> _Exercise description_: If a line in the records contains the string "WorldTree", show that line.

> _Exercise input_:

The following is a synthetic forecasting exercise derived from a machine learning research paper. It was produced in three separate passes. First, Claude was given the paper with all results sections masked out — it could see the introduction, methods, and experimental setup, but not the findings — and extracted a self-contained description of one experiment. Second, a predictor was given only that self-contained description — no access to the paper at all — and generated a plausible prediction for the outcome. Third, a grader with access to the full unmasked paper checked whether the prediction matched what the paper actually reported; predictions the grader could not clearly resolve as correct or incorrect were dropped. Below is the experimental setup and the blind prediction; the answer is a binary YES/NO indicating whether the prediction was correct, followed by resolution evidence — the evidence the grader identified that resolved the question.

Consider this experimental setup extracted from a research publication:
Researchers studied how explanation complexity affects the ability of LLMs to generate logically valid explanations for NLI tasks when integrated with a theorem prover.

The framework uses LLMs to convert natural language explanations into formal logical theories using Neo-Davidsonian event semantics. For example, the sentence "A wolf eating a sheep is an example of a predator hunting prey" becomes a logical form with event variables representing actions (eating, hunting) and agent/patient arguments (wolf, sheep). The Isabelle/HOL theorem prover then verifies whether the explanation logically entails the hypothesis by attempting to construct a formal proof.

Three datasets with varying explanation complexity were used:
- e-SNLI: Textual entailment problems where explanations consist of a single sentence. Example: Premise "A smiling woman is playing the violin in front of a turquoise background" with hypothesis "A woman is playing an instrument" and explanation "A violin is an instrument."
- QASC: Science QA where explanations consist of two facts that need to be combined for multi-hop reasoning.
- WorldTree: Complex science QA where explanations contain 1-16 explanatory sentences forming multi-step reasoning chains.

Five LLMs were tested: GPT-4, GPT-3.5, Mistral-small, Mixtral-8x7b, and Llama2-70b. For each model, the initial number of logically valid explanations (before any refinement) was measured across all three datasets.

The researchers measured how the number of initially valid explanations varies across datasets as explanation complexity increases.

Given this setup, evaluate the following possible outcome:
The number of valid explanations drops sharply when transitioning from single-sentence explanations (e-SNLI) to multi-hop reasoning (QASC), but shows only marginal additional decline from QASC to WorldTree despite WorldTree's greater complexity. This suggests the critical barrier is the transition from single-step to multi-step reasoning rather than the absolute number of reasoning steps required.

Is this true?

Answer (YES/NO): NO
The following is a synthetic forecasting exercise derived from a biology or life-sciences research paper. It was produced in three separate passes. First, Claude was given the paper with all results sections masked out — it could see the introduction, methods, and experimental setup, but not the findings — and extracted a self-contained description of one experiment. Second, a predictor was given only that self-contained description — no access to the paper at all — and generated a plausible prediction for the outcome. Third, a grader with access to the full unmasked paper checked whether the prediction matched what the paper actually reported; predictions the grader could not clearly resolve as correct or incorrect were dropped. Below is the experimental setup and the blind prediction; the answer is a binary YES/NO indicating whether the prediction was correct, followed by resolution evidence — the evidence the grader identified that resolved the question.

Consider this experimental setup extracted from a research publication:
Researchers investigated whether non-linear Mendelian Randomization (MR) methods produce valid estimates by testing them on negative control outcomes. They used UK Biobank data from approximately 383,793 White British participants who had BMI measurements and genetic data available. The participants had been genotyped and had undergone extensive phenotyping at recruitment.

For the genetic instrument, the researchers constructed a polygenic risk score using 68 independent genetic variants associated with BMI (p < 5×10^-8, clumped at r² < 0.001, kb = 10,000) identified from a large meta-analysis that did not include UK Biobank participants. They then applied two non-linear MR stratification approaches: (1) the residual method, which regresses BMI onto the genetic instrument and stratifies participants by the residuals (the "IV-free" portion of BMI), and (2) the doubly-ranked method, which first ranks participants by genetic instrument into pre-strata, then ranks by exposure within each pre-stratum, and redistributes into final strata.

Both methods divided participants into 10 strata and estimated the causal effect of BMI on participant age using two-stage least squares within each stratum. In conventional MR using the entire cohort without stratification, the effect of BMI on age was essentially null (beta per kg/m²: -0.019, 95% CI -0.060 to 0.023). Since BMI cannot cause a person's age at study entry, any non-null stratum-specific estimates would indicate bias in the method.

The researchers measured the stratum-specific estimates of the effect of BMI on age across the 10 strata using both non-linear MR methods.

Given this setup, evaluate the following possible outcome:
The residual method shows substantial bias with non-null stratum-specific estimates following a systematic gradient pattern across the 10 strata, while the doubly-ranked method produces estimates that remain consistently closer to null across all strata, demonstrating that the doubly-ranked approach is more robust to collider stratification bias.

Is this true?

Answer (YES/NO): NO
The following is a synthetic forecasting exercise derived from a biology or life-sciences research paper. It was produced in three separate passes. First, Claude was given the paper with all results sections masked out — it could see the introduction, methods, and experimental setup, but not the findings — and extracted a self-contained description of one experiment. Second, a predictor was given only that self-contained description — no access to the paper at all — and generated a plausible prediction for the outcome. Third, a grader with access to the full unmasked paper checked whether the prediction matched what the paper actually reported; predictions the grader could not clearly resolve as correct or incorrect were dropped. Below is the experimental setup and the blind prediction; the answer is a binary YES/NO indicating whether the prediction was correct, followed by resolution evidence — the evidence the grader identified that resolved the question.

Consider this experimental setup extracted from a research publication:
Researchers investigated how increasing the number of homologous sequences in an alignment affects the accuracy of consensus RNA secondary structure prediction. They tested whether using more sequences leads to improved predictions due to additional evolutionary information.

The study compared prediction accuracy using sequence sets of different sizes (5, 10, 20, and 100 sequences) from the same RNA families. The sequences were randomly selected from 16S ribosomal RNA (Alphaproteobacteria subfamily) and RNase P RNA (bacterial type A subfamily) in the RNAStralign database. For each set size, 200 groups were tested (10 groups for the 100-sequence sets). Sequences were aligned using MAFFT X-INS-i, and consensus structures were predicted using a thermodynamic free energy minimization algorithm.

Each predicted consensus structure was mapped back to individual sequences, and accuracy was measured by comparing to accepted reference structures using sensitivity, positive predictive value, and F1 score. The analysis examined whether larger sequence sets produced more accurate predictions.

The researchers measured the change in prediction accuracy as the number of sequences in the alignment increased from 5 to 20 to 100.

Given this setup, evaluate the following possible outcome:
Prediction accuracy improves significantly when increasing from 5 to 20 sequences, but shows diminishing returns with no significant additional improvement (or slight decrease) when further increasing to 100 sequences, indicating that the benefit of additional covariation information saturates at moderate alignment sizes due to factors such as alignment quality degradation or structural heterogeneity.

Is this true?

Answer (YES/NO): NO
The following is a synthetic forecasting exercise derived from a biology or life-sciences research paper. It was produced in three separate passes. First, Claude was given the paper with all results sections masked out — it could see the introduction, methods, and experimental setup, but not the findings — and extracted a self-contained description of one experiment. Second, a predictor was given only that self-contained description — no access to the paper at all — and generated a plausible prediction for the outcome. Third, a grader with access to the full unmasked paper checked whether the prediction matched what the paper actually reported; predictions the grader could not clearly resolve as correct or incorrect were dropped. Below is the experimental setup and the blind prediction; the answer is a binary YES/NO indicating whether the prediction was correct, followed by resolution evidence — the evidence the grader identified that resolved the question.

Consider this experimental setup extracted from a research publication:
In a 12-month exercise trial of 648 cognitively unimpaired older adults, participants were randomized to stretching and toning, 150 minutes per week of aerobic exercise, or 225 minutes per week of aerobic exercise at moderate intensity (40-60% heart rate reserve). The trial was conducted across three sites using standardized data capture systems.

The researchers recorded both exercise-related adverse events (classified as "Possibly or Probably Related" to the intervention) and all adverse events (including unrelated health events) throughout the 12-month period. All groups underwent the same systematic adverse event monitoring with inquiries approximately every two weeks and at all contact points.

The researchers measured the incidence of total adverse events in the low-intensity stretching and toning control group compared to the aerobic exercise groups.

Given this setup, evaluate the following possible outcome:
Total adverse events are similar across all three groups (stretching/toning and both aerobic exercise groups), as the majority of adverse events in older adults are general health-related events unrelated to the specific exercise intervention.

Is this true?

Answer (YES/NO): YES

> _Answer_:
- WorldTree: Complex science QA where explanations contain 1-16 explanatory sentences forming multi-step reasoning chains.
The number of valid explanations drops sharply when transitioning from single-sentence explanations (e-SNLI) to multi-hop reasoning (QASC), but shows only marginal additional decline from QASC to WorldTree despite WorldTree's greater complexity. This suggests the critical barrier is the transition from single-step to multi-step reasoning rather than the absolute number of reasoning steps required.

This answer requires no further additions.